DAYTON, Ohio (WDTN) — As new drugs make it easier to combat the spread of HIV and AIDS, organizations are finding a growing amount of young adults are not aware of the diseases.
At least twice a week, Randle Moore might ask people some seemingly personal questions.
“How are you? Have you been tested yet,” said Moore, a Community Engagement Coordinator for Equitas Health.
On a recent Saturday afternoon, Moore along with several volunteers are helping people get tested for HIV and AIDS during the Levin Family Foundation Health Fair.
“Community service is my passion,” said Moore. “It’s basically being able to engage with the community on various levels.”
Part of that engagement means talking about HIV and AIDS to a younger generation including his peers.
It is the young adults experts said represent the highest number of new infections every year across the country.
“Young people today very often don’t know or don’t think they know anybody living with HIV,” said Bill Hardy, President and CEO of Equitas Health. “‘It can’t happen to me.
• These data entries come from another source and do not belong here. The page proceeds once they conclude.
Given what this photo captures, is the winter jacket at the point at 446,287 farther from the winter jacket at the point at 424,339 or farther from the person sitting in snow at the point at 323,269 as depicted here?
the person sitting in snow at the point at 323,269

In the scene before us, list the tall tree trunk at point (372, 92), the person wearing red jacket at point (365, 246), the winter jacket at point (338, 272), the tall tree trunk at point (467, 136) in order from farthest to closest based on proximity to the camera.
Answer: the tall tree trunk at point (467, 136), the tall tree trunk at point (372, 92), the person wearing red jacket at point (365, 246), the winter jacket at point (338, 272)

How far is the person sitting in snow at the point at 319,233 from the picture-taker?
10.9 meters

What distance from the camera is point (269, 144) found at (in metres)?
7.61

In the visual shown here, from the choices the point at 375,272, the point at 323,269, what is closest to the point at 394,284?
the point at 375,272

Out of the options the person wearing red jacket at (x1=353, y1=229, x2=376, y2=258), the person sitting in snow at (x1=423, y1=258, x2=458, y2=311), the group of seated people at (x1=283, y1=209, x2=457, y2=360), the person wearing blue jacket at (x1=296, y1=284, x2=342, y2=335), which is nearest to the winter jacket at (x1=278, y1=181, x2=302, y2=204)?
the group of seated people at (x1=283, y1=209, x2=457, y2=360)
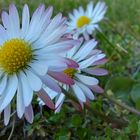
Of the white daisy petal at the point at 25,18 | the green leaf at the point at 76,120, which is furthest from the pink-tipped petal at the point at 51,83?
the green leaf at the point at 76,120

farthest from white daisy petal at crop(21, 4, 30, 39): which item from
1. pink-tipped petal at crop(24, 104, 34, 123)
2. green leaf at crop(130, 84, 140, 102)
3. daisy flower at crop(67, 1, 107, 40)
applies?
daisy flower at crop(67, 1, 107, 40)

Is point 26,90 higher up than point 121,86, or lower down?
higher up

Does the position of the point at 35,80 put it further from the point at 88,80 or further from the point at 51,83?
the point at 88,80

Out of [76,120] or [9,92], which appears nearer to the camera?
[9,92]

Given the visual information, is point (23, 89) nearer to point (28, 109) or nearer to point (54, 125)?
point (28, 109)

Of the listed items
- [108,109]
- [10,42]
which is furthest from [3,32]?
[108,109]

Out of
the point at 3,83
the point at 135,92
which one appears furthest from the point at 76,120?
the point at 3,83
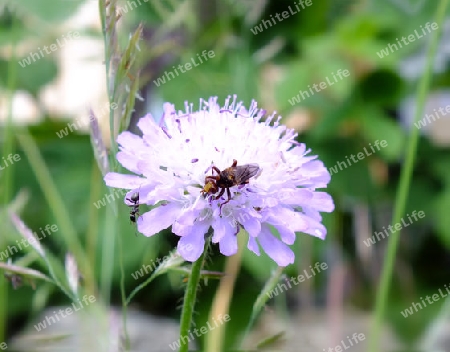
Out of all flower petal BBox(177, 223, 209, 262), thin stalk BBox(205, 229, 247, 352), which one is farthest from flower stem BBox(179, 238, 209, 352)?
thin stalk BBox(205, 229, 247, 352)

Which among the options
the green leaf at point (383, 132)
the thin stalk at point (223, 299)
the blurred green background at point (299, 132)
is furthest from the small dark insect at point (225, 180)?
→ the green leaf at point (383, 132)

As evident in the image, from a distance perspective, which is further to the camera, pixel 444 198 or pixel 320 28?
A: pixel 320 28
I’m 20. What could happen to me’.”
It is a mentality the staff at Equitas Health are trying to change by keeping the public aware of the diseases.
Every year, Hardy said more than a thousand people in Ohio will be diagnosed, and more than a hundred others will go unchecked.
Through community gatherings and partnerships, a group of volunteers can travel to universities, bars, or areas believed to be at high-risk of spreading HIV and AIDS.
When it comes to educating the public, a recent study showed a Hollywood celebrity’s own public admittance of being HIV-positive has helped raise awareness around the country.
A study published in the Journal of the American Medical Association Internal Medicine showed Charlie Sheen’s announcement in November 2015 led to the largest amount of HIV-related searches online.
Researchers saw a 540 percent increase in searches for HIV symptoms, and a 214 percent increase related to HIV testing.
Experts said for those who seek treatment, there are paths to a normal life.
“I started here in 1993 and an AIDS diagnoses was a death sentence,” said Hardy. “Thanks to treatment, if we get folks virally supressed today, meaning they’re on medications, they’re taking their medications, and they’ve got the virus under control, life expectancy is near normal and it’s almost impossible for them to infect anybody else.”
Part of the fight against infection is the use of a pill called PrEP, which stands for pre-exposure prophylaxis.
Hardy said the pill has proven be 92 to 100 percent effective in stopping the spread of HIV.
Between patients in both Dayton and Columbus, more than 300 people have been prescribed the pill.